Чай пили с печеньем. Юля рассказывала, как она оповещала своих школьных подружек о наводнении. Они всегда удивлялись, что Юлины сообщения опережали предупреждения синоптиков по радио и телевидению.
– Я им говорила: суставы крутит. – Юля весело смеялась. – А на самом деле у нас из окна видно, как Фонтанка поднимается.
– Весело тебе тут жилось.
Юля вдруг сникла.
– Я ее почти не видела, – сказала она. – Да вы сами все понимаете…
– Можно библиотеку посмотреть?
– Смотрите, я уберу посуду.
Уже первая снятая с полки книга захватила его. Это были дневники Софьи Толстой из серии литературных мемуаров. Знал ли что-нибудь он об этих дневниках? Сможет ли когда-нибудь их прочесть? А сколько понадобится жизни, чтобы перечитать хотя бы часть того, что стояло на полках шкафов?
Муравко слышал, как за его спиной в кабинет бесшумно проскользнула Юля. Он повернулся к ней спустя минуту-другую и, удивленный, замер.

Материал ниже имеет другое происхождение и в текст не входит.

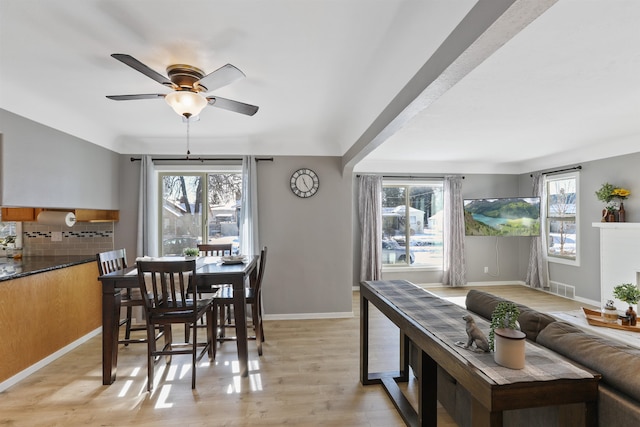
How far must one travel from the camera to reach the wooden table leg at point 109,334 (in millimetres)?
2637

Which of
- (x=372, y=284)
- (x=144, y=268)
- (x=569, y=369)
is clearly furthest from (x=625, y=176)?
(x=144, y=268)

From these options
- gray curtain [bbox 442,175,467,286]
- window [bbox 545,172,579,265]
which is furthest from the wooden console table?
window [bbox 545,172,579,265]

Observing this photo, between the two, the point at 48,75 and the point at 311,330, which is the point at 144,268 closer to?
the point at 48,75

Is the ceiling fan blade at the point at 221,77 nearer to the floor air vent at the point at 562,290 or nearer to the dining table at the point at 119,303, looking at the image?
the dining table at the point at 119,303

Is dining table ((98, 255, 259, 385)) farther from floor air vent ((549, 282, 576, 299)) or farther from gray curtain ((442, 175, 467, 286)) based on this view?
floor air vent ((549, 282, 576, 299))

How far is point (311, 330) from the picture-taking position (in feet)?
12.6

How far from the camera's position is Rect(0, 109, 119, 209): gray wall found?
2.62m

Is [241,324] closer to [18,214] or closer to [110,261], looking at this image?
[110,261]

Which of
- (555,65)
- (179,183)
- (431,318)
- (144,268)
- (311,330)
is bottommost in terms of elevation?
(311,330)

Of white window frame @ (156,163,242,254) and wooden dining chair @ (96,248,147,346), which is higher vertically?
white window frame @ (156,163,242,254)

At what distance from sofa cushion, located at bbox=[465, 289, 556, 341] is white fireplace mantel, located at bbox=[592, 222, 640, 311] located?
140 inches

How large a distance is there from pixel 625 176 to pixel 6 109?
7.26 m

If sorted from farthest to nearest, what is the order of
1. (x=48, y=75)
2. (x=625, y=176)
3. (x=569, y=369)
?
(x=625, y=176) < (x=48, y=75) < (x=569, y=369)

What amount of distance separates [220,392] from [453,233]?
5102mm
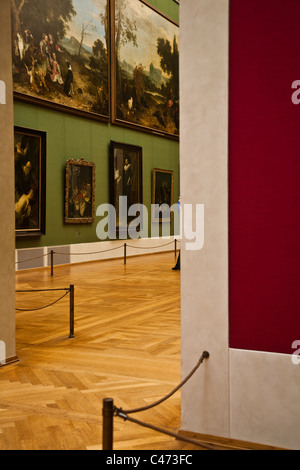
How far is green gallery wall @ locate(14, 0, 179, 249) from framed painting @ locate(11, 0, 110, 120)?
319 millimetres

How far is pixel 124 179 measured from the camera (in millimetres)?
19219

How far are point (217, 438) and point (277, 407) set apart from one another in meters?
0.47

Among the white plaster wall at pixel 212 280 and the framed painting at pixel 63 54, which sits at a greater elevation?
the framed painting at pixel 63 54

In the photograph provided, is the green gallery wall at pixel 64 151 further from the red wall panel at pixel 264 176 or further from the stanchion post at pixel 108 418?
the stanchion post at pixel 108 418

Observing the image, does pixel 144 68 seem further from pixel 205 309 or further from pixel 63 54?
pixel 205 309

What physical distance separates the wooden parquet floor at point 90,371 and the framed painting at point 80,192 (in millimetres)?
6417

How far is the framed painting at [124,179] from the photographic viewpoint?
18594mm

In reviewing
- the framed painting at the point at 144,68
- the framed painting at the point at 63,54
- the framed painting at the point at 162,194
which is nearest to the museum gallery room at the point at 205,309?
the framed painting at the point at 63,54

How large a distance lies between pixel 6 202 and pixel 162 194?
1657 centimetres

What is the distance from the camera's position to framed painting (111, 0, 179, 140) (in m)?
18.7

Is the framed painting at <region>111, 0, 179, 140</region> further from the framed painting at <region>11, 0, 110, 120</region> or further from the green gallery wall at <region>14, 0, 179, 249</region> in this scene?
the green gallery wall at <region>14, 0, 179, 249</region>

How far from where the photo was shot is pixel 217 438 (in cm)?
362

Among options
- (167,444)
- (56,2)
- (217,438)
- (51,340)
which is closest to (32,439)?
(167,444)
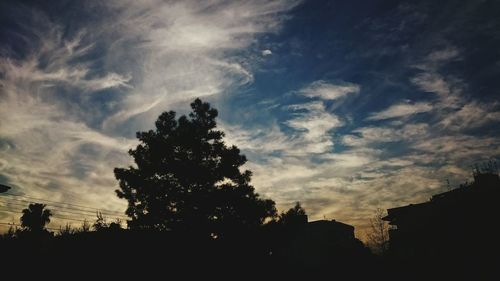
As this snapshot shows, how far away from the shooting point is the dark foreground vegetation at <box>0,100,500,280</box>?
16.1m

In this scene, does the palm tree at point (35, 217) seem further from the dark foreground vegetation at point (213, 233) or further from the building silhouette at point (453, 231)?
the building silhouette at point (453, 231)

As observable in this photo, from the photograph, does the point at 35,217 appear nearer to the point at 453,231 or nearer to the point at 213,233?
the point at 213,233

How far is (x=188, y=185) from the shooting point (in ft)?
80.9

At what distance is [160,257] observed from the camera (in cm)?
1927

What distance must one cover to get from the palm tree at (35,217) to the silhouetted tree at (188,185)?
21194mm

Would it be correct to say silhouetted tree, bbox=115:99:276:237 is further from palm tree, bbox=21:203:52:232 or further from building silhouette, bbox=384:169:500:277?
palm tree, bbox=21:203:52:232

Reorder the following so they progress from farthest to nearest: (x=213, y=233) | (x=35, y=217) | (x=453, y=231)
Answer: (x=35, y=217), (x=213, y=233), (x=453, y=231)

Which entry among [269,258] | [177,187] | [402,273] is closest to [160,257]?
[177,187]

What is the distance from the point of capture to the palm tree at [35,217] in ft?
123

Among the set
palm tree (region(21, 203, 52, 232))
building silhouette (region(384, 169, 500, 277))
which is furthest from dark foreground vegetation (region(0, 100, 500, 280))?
palm tree (region(21, 203, 52, 232))

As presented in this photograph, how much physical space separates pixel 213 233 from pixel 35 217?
27.8 m

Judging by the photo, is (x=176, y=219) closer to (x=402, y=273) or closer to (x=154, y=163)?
(x=154, y=163)

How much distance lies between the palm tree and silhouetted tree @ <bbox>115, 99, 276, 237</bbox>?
21194 mm

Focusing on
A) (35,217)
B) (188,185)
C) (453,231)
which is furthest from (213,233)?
(35,217)
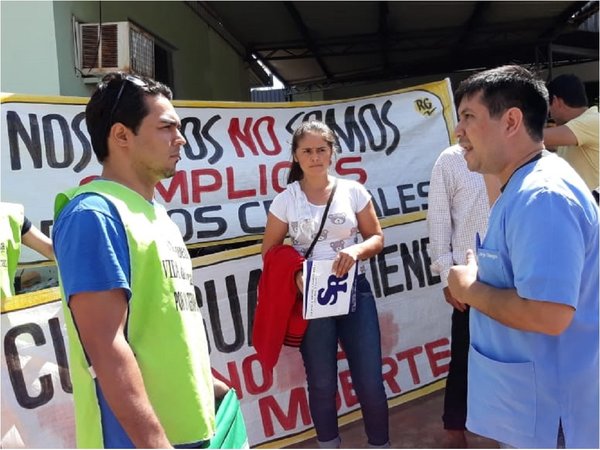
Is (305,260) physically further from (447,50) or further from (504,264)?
(447,50)

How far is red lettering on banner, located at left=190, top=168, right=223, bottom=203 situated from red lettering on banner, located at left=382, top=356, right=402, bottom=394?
60.8 inches

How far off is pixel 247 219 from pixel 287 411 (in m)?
1.20

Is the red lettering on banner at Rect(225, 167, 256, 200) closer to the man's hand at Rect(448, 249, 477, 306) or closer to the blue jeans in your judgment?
the blue jeans

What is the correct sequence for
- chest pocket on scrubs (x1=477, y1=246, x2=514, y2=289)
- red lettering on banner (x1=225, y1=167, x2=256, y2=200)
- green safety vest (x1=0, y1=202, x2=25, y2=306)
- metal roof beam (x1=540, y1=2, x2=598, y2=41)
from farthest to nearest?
1. metal roof beam (x1=540, y1=2, x2=598, y2=41)
2. red lettering on banner (x1=225, y1=167, x2=256, y2=200)
3. green safety vest (x1=0, y1=202, x2=25, y2=306)
4. chest pocket on scrubs (x1=477, y1=246, x2=514, y2=289)

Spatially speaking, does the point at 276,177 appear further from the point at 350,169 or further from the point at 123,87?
the point at 123,87

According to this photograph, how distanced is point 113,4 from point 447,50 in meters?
9.73

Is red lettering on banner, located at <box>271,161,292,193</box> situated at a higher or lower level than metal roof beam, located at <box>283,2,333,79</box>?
lower

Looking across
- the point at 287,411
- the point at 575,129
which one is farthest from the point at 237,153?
the point at 575,129

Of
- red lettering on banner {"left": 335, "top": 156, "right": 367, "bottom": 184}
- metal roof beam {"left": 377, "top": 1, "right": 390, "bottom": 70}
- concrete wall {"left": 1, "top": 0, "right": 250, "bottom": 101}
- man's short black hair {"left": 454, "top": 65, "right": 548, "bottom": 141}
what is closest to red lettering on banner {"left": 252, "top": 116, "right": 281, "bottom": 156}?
red lettering on banner {"left": 335, "top": 156, "right": 367, "bottom": 184}

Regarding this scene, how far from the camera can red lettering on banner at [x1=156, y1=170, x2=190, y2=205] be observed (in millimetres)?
3493

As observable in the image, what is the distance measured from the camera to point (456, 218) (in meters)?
2.93

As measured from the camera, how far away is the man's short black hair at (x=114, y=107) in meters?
1.45

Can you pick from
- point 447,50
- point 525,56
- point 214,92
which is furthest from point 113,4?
point 525,56

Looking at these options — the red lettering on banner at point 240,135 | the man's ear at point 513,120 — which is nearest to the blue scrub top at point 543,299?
the man's ear at point 513,120
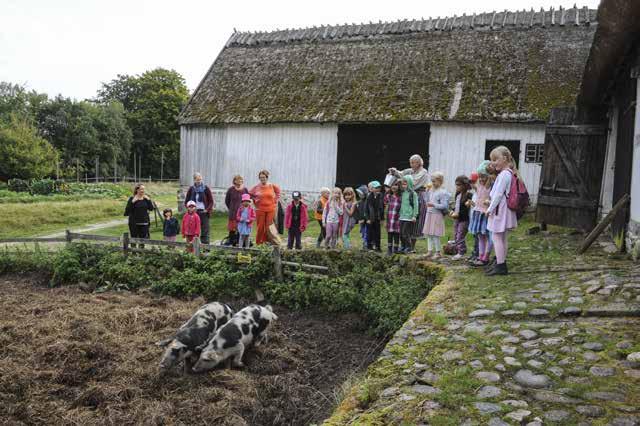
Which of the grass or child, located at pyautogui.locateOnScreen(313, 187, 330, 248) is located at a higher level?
child, located at pyautogui.locateOnScreen(313, 187, 330, 248)

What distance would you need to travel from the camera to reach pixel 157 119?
5028 cm

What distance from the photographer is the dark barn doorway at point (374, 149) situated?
53.3 ft

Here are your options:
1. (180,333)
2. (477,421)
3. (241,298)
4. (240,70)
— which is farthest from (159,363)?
(240,70)

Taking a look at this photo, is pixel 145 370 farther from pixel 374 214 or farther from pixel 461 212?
pixel 461 212

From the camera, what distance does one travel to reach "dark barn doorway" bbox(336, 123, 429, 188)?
16.2 metres

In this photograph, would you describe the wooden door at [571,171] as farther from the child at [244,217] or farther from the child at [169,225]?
the child at [169,225]

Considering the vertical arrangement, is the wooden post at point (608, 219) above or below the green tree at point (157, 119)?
below

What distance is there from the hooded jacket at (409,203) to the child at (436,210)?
0.31 metres

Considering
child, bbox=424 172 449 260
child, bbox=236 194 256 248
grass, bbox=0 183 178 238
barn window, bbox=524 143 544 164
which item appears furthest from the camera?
grass, bbox=0 183 178 238

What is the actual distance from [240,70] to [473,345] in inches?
690

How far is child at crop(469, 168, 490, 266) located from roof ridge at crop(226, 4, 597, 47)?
1210 cm

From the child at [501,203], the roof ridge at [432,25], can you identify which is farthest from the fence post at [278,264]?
the roof ridge at [432,25]

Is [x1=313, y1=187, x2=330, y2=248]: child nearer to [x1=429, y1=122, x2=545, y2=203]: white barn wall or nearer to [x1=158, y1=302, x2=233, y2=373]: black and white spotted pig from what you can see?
[x1=158, y1=302, x2=233, y2=373]: black and white spotted pig

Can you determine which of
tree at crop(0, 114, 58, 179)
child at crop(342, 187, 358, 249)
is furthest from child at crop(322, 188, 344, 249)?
tree at crop(0, 114, 58, 179)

Юля спала, свернувшись, как котенок, и подсунув под щеку обе ладони. Муравко потянул с тахты плед и тихонько укрыл ее. Пусть спит. Впереди жаркий день. Сам сел к письменному столу и раскрыл книгу. Но уже ни одно слово в голову не шло. Тихое дыхание Юли за спиной заставляло его то и дело оборачиваться – не проснулась ли? Каждый раз он все дольше задерживал взгляд на ее безмятежно спокойном лице, и с каждым разом ему становилось все труднее отрывать от нее глаза. Сегодняшняя ночь с ее прозрачными сумерками, с невской купелью и тихим говором влюбленных связала их незримо, но крепко. Ему хотелось подойти к Юле, взять ее на руки, понести, прижаться к ее лицу… Он знал уже, был уверен: она ждет этого шага.
11
Нина проснулась от тишины. Дома, на Тихорецком, не бывает минут без звуко-шумового сопровождения. Не трамвай, так самосвал прогрохочет или какой-нибудь мотоциклист без глушителя, нет транспорта – кран на строительной площадке верещать будет, а если и кран утихнет – лифт отзовется или трубы водопроводные загудят. Могучий организм города всегда полон звуков, появляющихся порой из необъяснимого источника.
А тут – тишина. Глубокая, хорошо отстоявшаяся. И мысли от нее ясные.
Нина посмотрела на часы – еще не было четырех. Пасмурное безветрие скрадывало рассвет, но утро давно наступило, это чувствовалось несмотря на обманчивую тишину.